(1.) THE appellant filed a suit for partition. It was opposed by defendant 2 (respondent) on the ground that the appellant had no right to the property, because the person from whom the property was obtained, i. e., defendant l, was not the adopted son of defendant 2. The suit was decreed; and the appeal 500 the District Court and the second appeal to this Court by the present respondent were unsuccessful. The respondent thereupon filed a suit in the District Court, Anantapur, which is still pending, for a declaration that the decree passed in the former suit was obtained by fraud and was therefore not binding on her. With the plaint she filed an application for a temporary injunction to restrain the Court from passing a final decree in the partition suit.
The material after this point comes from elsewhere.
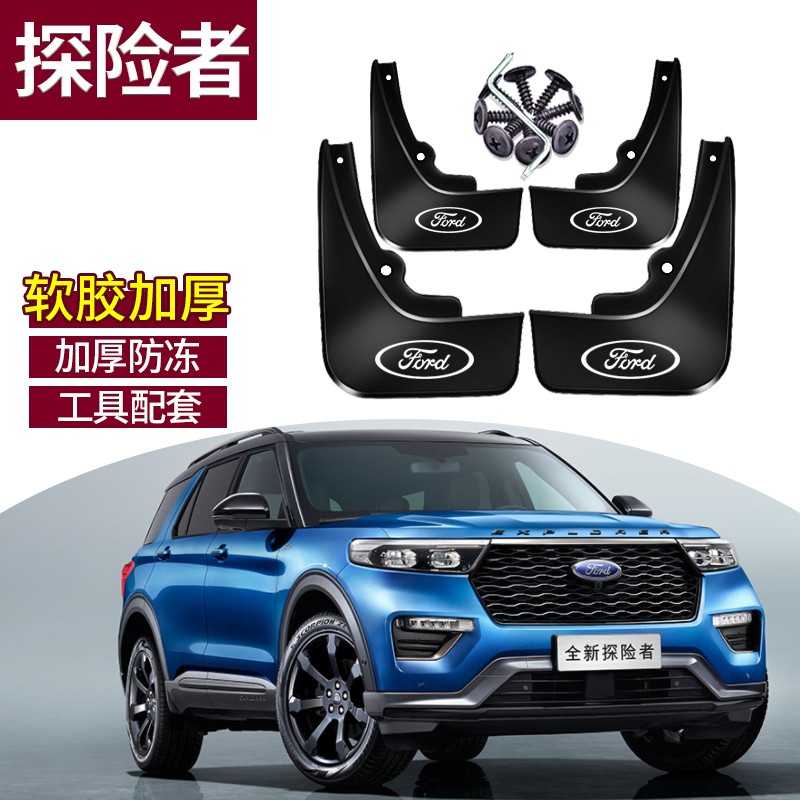 最准确的挡泥板历史价格查询软件|挡泥板价格走势图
The District Judge dismissed the application, whereupon the respondent filed C. M. A. no. 599 of 1949 to this Court, which is pending. With the appeal the respondent filed an application for an interim Injunction to have effect during the pendency of C. M. A. no. 599 of 1949. The learned Judge who heard this application refused to consider the main question which arose in the appeal, i. e., whether an injunction should or could have been granted by the District Judge, and passed an order which he thought a just and convenient one pending the disposal of the appeal, by issuing an interim injunction upon terms restraining the appellant from applying for the passing of the final decree. It is against this order of the learned Judge that this Letters Patent Appeal has been filed.
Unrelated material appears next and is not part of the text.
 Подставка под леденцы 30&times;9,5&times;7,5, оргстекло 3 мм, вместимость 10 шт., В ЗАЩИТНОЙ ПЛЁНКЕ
(2.) IT has been argued by the learned advocate for the respondent in support of the order passed that the learned Judge was right in refusing to pass an order which would prejudice the hearing of the Civil Miscellaneous Appeal and that the only consideration is an application for an interim order is what is just and convenient. This argument however overlooks the fact that the learned Judge could pass an order of interim Injunction only under Order 39, Rule 1; and that it was therefore incumbent on him, if he contemplated passing such an order, to consider whether Order 39 applied to the facts of the case. He had no jurisdiction to pass an order of injunction merely because he considered it to be in accordance with equity and good conscience; for, in the exercise of the appellate jurisdiction of this Court over moffussil proceedings he had no inherent power to pass such an order.
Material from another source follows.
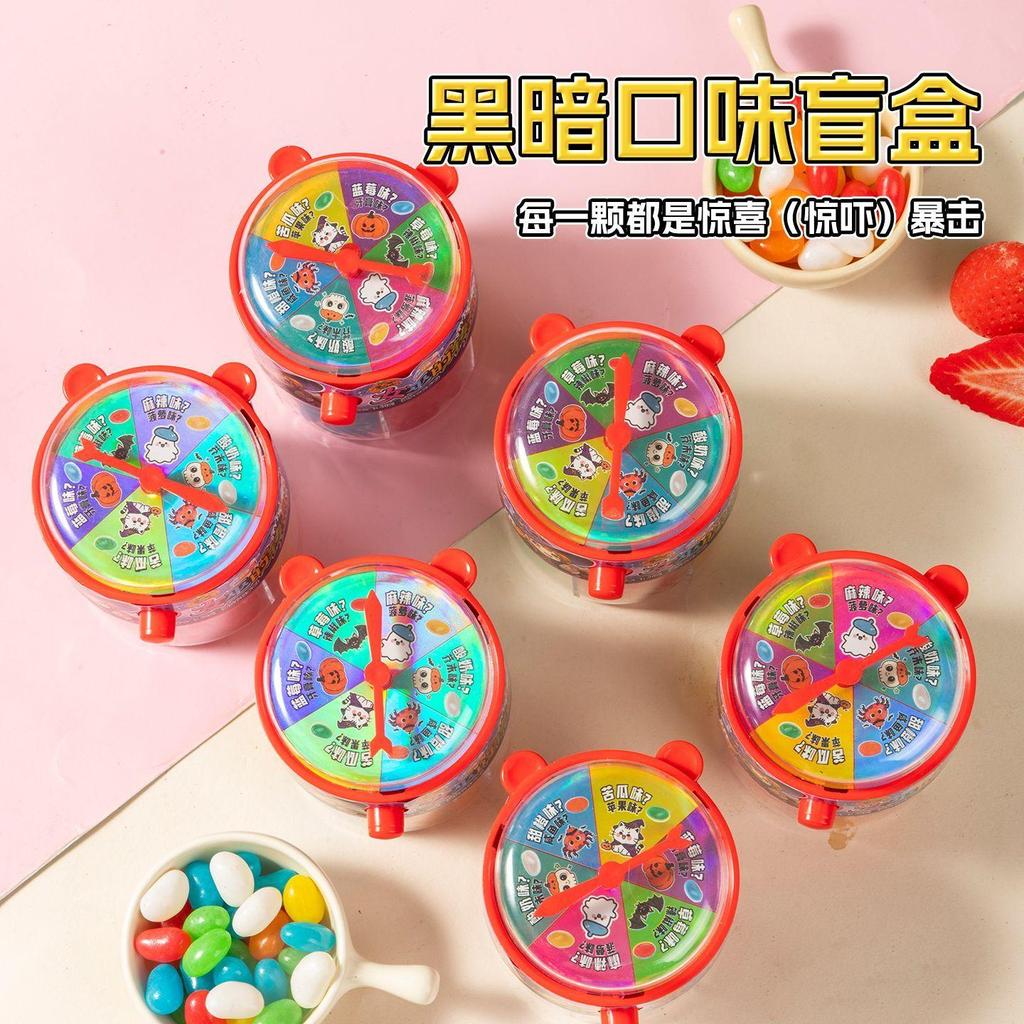 現✨貨【女巫的遊戲】整蠱怪味豆糖果轉盤玩法古怪口味糖果聚會整蠱糖果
(3.) AS already stated, the appellant has obtained a preliminary decree for partition; and he is entitled to continue the proceedings in that suit, to obtain a final decree, and to execute it. The suit does not relate at all to property although possession of suit property by the appellant may result in due course on the passing of a final decree in his favour. There is no question of any property in dispute in the suit being in danger of being wasted, damaged, or alienated, or of being wrongfully sold in execution of a decree. It follows that the learned Judge had no jurisdiction to pass the order he did. It was necessary for him to consider whether Order 39 had any applicability to the facts before him, even though in doing so he would have decided the very question which arose in the Civil Miscellaneous Appeal itself.